偽物、ニセモノというのは文字通り「似せ物」であって、何かを参照して作られたものを指す。本来それだけの話で、それ以上の事はない筈なのだが、人の創作物を偽物呼ばわりすると恐らく名誉毀損になるのだから、何らかのネガティブなイメージが本質的にまとわりついている事は疑いがない。

似せる、という行為はただのコピーとはちょっとばかし違う。本当に"本物"と寸分違わず作られたモノは最早偽物と呼ぶのは憚られる。実際、外から見て区別のつかないコピーは、有り体に言ってしまえば本物である。

美術品の贋作があれほど問題になるのは、それが普通は本物と区別がつかないからだ。私なんかはそれならそれでいいじゃん、と思ってしまうが、鑑定家が躍起になる程、真贋の鑑定というものは重要視される。

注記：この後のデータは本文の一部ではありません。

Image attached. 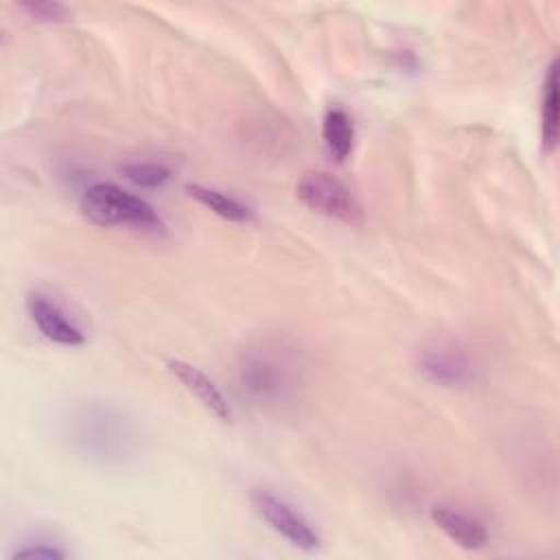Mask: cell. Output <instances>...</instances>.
<instances>
[{
    "mask_svg": "<svg viewBox=\"0 0 560 560\" xmlns=\"http://www.w3.org/2000/svg\"><path fill=\"white\" fill-rule=\"evenodd\" d=\"M300 363L291 348L278 341H258L238 357L241 389L260 405H280L298 389Z\"/></svg>",
    "mask_w": 560,
    "mask_h": 560,
    "instance_id": "cell-1",
    "label": "cell"
},
{
    "mask_svg": "<svg viewBox=\"0 0 560 560\" xmlns=\"http://www.w3.org/2000/svg\"><path fill=\"white\" fill-rule=\"evenodd\" d=\"M70 442L88 459L112 464L129 455L133 433L120 411L107 405H88L70 420Z\"/></svg>",
    "mask_w": 560,
    "mask_h": 560,
    "instance_id": "cell-2",
    "label": "cell"
},
{
    "mask_svg": "<svg viewBox=\"0 0 560 560\" xmlns=\"http://www.w3.org/2000/svg\"><path fill=\"white\" fill-rule=\"evenodd\" d=\"M81 212L90 223L105 228H129L147 234H162L166 228L149 201L112 182L92 184L81 197Z\"/></svg>",
    "mask_w": 560,
    "mask_h": 560,
    "instance_id": "cell-3",
    "label": "cell"
},
{
    "mask_svg": "<svg viewBox=\"0 0 560 560\" xmlns=\"http://www.w3.org/2000/svg\"><path fill=\"white\" fill-rule=\"evenodd\" d=\"M298 199L313 212L332 217L348 225L363 221V208L354 192L335 175L326 171H308L295 186Z\"/></svg>",
    "mask_w": 560,
    "mask_h": 560,
    "instance_id": "cell-4",
    "label": "cell"
},
{
    "mask_svg": "<svg viewBox=\"0 0 560 560\" xmlns=\"http://www.w3.org/2000/svg\"><path fill=\"white\" fill-rule=\"evenodd\" d=\"M252 503H254L256 512L260 514V518L273 532H278L282 538H287L293 547L304 549V551H313L319 547L322 538H319L317 529L291 503H287L276 492H271L267 488H256L252 492Z\"/></svg>",
    "mask_w": 560,
    "mask_h": 560,
    "instance_id": "cell-5",
    "label": "cell"
},
{
    "mask_svg": "<svg viewBox=\"0 0 560 560\" xmlns=\"http://www.w3.org/2000/svg\"><path fill=\"white\" fill-rule=\"evenodd\" d=\"M26 311L37 330L59 346L85 343L83 326L68 313V308L50 293L33 291L26 298Z\"/></svg>",
    "mask_w": 560,
    "mask_h": 560,
    "instance_id": "cell-6",
    "label": "cell"
},
{
    "mask_svg": "<svg viewBox=\"0 0 560 560\" xmlns=\"http://www.w3.org/2000/svg\"><path fill=\"white\" fill-rule=\"evenodd\" d=\"M418 370L440 387H464L475 378L470 357L453 343H431L418 352Z\"/></svg>",
    "mask_w": 560,
    "mask_h": 560,
    "instance_id": "cell-7",
    "label": "cell"
},
{
    "mask_svg": "<svg viewBox=\"0 0 560 560\" xmlns=\"http://www.w3.org/2000/svg\"><path fill=\"white\" fill-rule=\"evenodd\" d=\"M168 370L214 418H219L221 422L232 420V416H234L232 405L228 402L221 387L203 370H199L192 363L179 361V359L168 361Z\"/></svg>",
    "mask_w": 560,
    "mask_h": 560,
    "instance_id": "cell-8",
    "label": "cell"
},
{
    "mask_svg": "<svg viewBox=\"0 0 560 560\" xmlns=\"http://www.w3.org/2000/svg\"><path fill=\"white\" fill-rule=\"evenodd\" d=\"M431 518L438 529H442L455 545L464 549H479L488 542V529L483 527V523L459 508L444 503L433 505Z\"/></svg>",
    "mask_w": 560,
    "mask_h": 560,
    "instance_id": "cell-9",
    "label": "cell"
},
{
    "mask_svg": "<svg viewBox=\"0 0 560 560\" xmlns=\"http://www.w3.org/2000/svg\"><path fill=\"white\" fill-rule=\"evenodd\" d=\"M322 138H324L326 153L335 162L348 160L354 149V122H352L350 114L341 107H330L324 114Z\"/></svg>",
    "mask_w": 560,
    "mask_h": 560,
    "instance_id": "cell-10",
    "label": "cell"
},
{
    "mask_svg": "<svg viewBox=\"0 0 560 560\" xmlns=\"http://www.w3.org/2000/svg\"><path fill=\"white\" fill-rule=\"evenodd\" d=\"M186 190L190 192V197H195L201 206H206L208 210H212L214 214H219L225 221H234V223H245L252 219V210L241 203L236 197L225 195L217 188H208L201 184H188Z\"/></svg>",
    "mask_w": 560,
    "mask_h": 560,
    "instance_id": "cell-11",
    "label": "cell"
},
{
    "mask_svg": "<svg viewBox=\"0 0 560 560\" xmlns=\"http://www.w3.org/2000/svg\"><path fill=\"white\" fill-rule=\"evenodd\" d=\"M558 63L553 61L549 66L545 90H542V103H540V133H542V147L547 151H553L558 142Z\"/></svg>",
    "mask_w": 560,
    "mask_h": 560,
    "instance_id": "cell-12",
    "label": "cell"
},
{
    "mask_svg": "<svg viewBox=\"0 0 560 560\" xmlns=\"http://www.w3.org/2000/svg\"><path fill=\"white\" fill-rule=\"evenodd\" d=\"M122 175L142 188H158L171 179V171L158 162H131L122 166Z\"/></svg>",
    "mask_w": 560,
    "mask_h": 560,
    "instance_id": "cell-13",
    "label": "cell"
},
{
    "mask_svg": "<svg viewBox=\"0 0 560 560\" xmlns=\"http://www.w3.org/2000/svg\"><path fill=\"white\" fill-rule=\"evenodd\" d=\"M20 9L37 22H63L70 11L59 2H20Z\"/></svg>",
    "mask_w": 560,
    "mask_h": 560,
    "instance_id": "cell-14",
    "label": "cell"
},
{
    "mask_svg": "<svg viewBox=\"0 0 560 560\" xmlns=\"http://www.w3.org/2000/svg\"><path fill=\"white\" fill-rule=\"evenodd\" d=\"M66 553L52 545H46V540H39V545H31L24 549H18L13 553V558H44V560H55V558H63Z\"/></svg>",
    "mask_w": 560,
    "mask_h": 560,
    "instance_id": "cell-15",
    "label": "cell"
}]
</instances>
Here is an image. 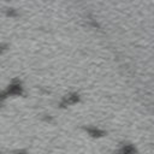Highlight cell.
Here are the masks:
<instances>
[{"label":"cell","mask_w":154,"mask_h":154,"mask_svg":"<svg viewBox=\"0 0 154 154\" xmlns=\"http://www.w3.org/2000/svg\"><path fill=\"white\" fill-rule=\"evenodd\" d=\"M135 153V149H134V147H131V146H126L124 149H123V154H134Z\"/></svg>","instance_id":"1"}]
</instances>
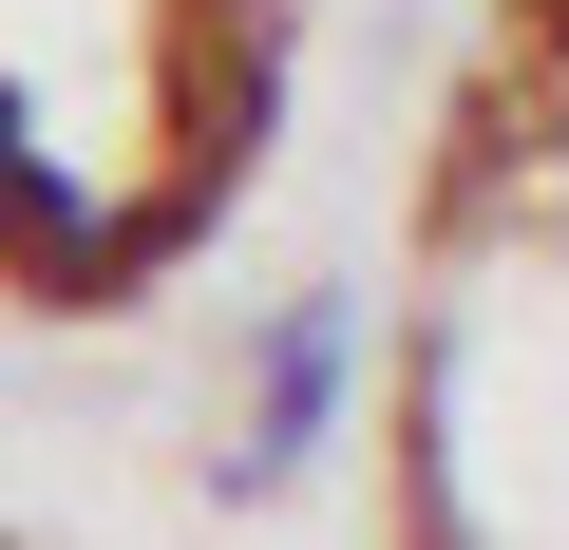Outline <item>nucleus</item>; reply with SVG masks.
<instances>
[{
	"label": "nucleus",
	"mask_w": 569,
	"mask_h": 550,
	"mask_svg": "<svg viewBox=\"0 0 569 550\" xmlns=\"http://www.w3.org/2000/svg\"><path fill=\"white\" fill-rule=\"evenodd\" d=\"M342 399H361V304H342V286H305V304L247 342V437H228V493H284V474L342 437Z\"/></svg>",
	"instance_id": "f257e3e1"
},
{
	"label": "nucleus",
	"mask_w": 569,
	"mask_h": 550,
	"mask_svg": "<svg viewBox=\"0 0 569 550\" xmlns=\"http://www.w3.org/2000/svg\"><path fill=\"white\" fill-rule=\"evenodd\" d=\"M0 266H20L39 304H114L133 266H152V209H114V190H77V171L39 152L20 190H0Z\"/></svg>",
	"instance_id": "f03ea898"
},
{
	"label": "nucleus",
	"mask_w": 569,
	"mask_h": 550,
	"mask_svg": "<svg viewBox=\"0 0 569 550\" xmlns=\"http://www.w3.org/2000/svg\"><path fill=\"white\" fill-rule=\"evenodd\" d=\"M20 171H39V96L0 77V190H20Z\"/></svg>",
	"instance_id": "7ed1b4c3"
},
{
	"label": "nucleus",
	"mask_w": 569,
	"mask_h": 550,
	"mask_svg": "<svg viewBox=\"0 0 569 550\" xmlns=\"http://www.w3.org/2000/svg\"><path fill=\"white\" fill-rule=\"evenodd\" d=\"M190 20H266V0H190Z\"/></svg>",
	"instance_id": "20e7f679"
}]
</instances>
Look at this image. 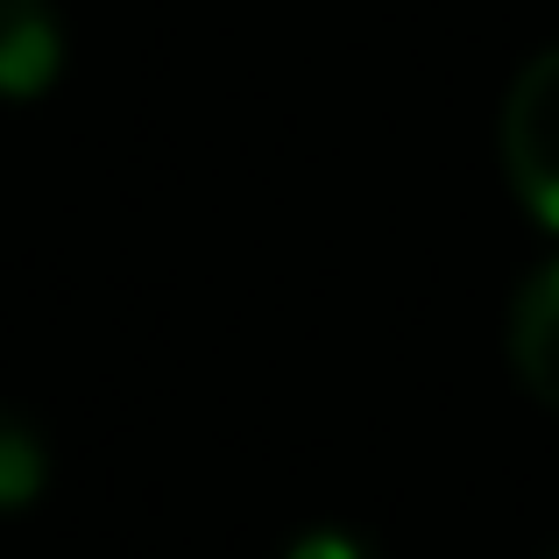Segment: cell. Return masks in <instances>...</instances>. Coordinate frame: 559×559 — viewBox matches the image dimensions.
I'll return each instance as SVG.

「似せる」という行為は「似る」という状態とはかなり異なる。そこに作為があるかどうかだ。

宇多田ヒカルは常に「本物」として扱われてきた。後続の人が「あれお前のパクリやん」と糾弾されるからには、ヒカルはオリジナルとして扱われているのだろう。確かに、ヒカルが何かの偽物であったとして、それが何に似せたものなのかはさっぱり定かではない。

理由はあっさりしていて、ヒカルが何かを作る時、特に何かを参照したり参考にしたりする事がないからだ。何故彼女がそんな風なのかといえば、特にあれがやりたいとかこれがやりたいとかいう欲望が、創作の事前にないからだろう。

人は夢を見る。「売れたい」とか「お金持ちになりたい」とか「あんなバンド組んでみたい」とか。その時人は、その時売れてる人、お金持ちな人、バンド組んでる人を参照する、参考にする。自分を彼らに似せていこうとするのだ。

ヒカルは、特に音楽活動をするに際して、そういったものがない。日本語でアルバムを制作したキッカケは、今回三宅Pが語っていたように、彼がそう提案したからだ。そしてその時、ヒカルは日本語の歌に関して「ママの歌以外まともに聴いた事がない」と言っていたそうな。そんな状況で最初に作られたのが、STINGのShape of My HeartをフィーチャーしたNever Let Goだった訳だ。恐らく彼女がこの時点で参照したものがあるとすれば、邦楽以外の日本語の経験であった事だろう。

何かを目指していなければ、何に似せる事も出来ない。本物というのは、実はただそれだけの事である。ヒカルの、ある意味での「やる気の無さ」が、最終的に皆が本物と崇める創作物に結実する。面白いものである。